To do
#1 In the article on the NAACP's call for bans on electroconvulsive therapy, check whether each statement below agrees with the text: (a) The NAACP was established in 1909. (b) Most sections of the 2017 proclamation concern the discriminatory use of ECT against African-Americans. (c) The 2013 United Nations report recommends an absolute ban on forced use of electroshock. Answer yes or no for each and quote the deciding words.
#2 Revise the passage of the NAACP article starting at "However, by far" and ending at "use of electroshock.", replacing "electroshock" with "electroconvulsive therapy".
#3 Pick up the article on the NAACP's call for bans on electroconvulsive therapy after its last sentence and carry it on.

Source document
Ban Electroshock Therapy
ECT: Brutality Prescribed
NAACP Called for Bans on ECT
October 11, 2025 – Robert Carter
The NAACP has said that electroconvulsive therapy constitutes “torture” when given without consent and they called for bans on the use of electroconvulsive therapy for anyone under the age of twenty-one and for any adults prescribed it indiscriminately. Their 2017 proclamation listed ten reasons for their “vehement” opposition to its continued use, and eight of those noted the broad barbarism of ECT, not its discriminatory use against African-Americans.
Established in 1909, the National Association for the Advancement of Colored People is the oldest civil rights organization in the United States. Its purpose is to protect and advance the civil rights of African-Americans and other minorities and it has over half a million members registered at its 2200 affiliate offices across the United States and overseas.
Only the final two of the ten sections of their call for bans on ECT note that African-American men are diagnosed with a serious mental disorder 1500 times more often than white men, that all African-Americans are classified as mentally retarded twice as often as whites, that they are given significantly higher doses of neuroleptic drugs than are whites, and that they are therefore at risk of receiving electroshock when labeled with a serious mental disorder.
Those two sections of the proclamation also quote from Herb Kutchins’ 2008 publication Creating Racism: Psychiatry’s Betrayal which says that racists have “consistently attempted to justify oppression by inventing new mental illnesses and by reporting higher rates of abnormality among African Americans or other minorities.”
However, by far the greatest thrust of their call for bans – eight out of ten sections — is based on the acual danger and oppressive use of ECT itself, regardless of the ethnicity of those it is given to.
These other eight points of their proclamation note that with ECT any person’s brain is shocked with up to 450 volts of electricity which “overwhelms delicate brain circuitry and function.” They also state that the February, 2013 United Nations Special report on Torture describes ECT without consent as “torture” and recommends “an absolute ban on all forced and nonconsensual” use of electroshock.

Provided records
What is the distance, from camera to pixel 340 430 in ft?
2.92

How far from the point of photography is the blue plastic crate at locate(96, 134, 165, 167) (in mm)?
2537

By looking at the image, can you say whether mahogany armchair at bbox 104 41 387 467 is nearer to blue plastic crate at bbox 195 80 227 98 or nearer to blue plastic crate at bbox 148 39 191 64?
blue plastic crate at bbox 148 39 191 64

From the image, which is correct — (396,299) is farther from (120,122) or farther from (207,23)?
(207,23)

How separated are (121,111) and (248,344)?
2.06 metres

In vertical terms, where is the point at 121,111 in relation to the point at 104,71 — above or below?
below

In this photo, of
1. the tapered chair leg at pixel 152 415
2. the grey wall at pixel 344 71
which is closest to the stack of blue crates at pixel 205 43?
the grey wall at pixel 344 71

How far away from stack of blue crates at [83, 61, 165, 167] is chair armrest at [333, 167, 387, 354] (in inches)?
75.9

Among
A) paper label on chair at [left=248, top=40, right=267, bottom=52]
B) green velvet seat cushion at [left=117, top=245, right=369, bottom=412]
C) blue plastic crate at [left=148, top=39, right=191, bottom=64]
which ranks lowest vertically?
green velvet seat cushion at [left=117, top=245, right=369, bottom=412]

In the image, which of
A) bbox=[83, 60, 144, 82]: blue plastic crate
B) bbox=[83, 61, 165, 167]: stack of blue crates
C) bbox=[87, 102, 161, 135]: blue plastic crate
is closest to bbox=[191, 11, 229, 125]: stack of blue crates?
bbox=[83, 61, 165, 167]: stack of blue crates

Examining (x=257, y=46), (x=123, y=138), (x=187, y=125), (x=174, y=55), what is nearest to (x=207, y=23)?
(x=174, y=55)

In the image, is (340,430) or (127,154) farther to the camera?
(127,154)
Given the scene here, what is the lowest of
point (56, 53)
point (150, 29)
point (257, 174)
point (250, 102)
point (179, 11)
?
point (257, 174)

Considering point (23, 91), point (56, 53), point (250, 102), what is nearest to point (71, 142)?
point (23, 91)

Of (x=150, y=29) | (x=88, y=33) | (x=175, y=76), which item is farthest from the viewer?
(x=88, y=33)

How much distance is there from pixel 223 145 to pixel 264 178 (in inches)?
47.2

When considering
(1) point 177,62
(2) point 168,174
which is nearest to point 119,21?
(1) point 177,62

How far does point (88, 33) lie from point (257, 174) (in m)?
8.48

...

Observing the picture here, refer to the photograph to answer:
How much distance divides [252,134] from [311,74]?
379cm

Answers provided
#1
(a) Yes: "Established in 1909"
(b) No: "eight of those noted the broad barbarism of ECT, not its discriminatory use against African-Americans"
(c) Yes: "recommends “an absolute ban on all forced and nonconsensual” use of electroshock"

#2
However, by far the greatest thrust of their call for bans – eight out of ten sections — is based on the acual danger and oppressive use of ECT itself, regardless of the ethnicity of those it is given to.
These other eight points of their proclamation note that with ECT any person’s brain is shocked with up to 450 volts of electricity which “overwhelms delicate brain circuitry and function.” They also state that the February, 2013 United Nations Special report on Torture describes ECT without consent as “torture” and recommends “an absolute ban on all forced and nonconsensual” use of electroconvulsive therapy.

#3
Other sections focus on the negligence of the FDA failing to regulate ECT despite the many reports the FDA has received showing the adverse effects of ECT, such as cardiovascular complications, cognition and memory impairment, death, prolonged or latent seizures, pulmonary complications, skin burns, and a potential worsening of the psychiatric symptoms ECT has been prescribed to treat.
The NAACP proclamation also notes that there is no required reporting of how many are given ECT each year or of the ages of those people, and that for more than forty years the FDA has never required the manufacturers of ECT devices to provide clinical evidence that the devices are safe and effective.
The NAACP not only calls for bans on the use of ECT, but also “vehemently opposes any attempt by the FDA to reduce the risk classification of the ECT device or to allow its continuance when there are no clinical trials submitted by the ECT device manufacturers to the FDA proving safety and efficacy.”
In December, 2018, however, the FDA went ahead and did exactly that, and the ECT devices in use since then are Class II, moderate risk, not the earlier, high risk Class III designation that had prevented such broad use of ECT before then.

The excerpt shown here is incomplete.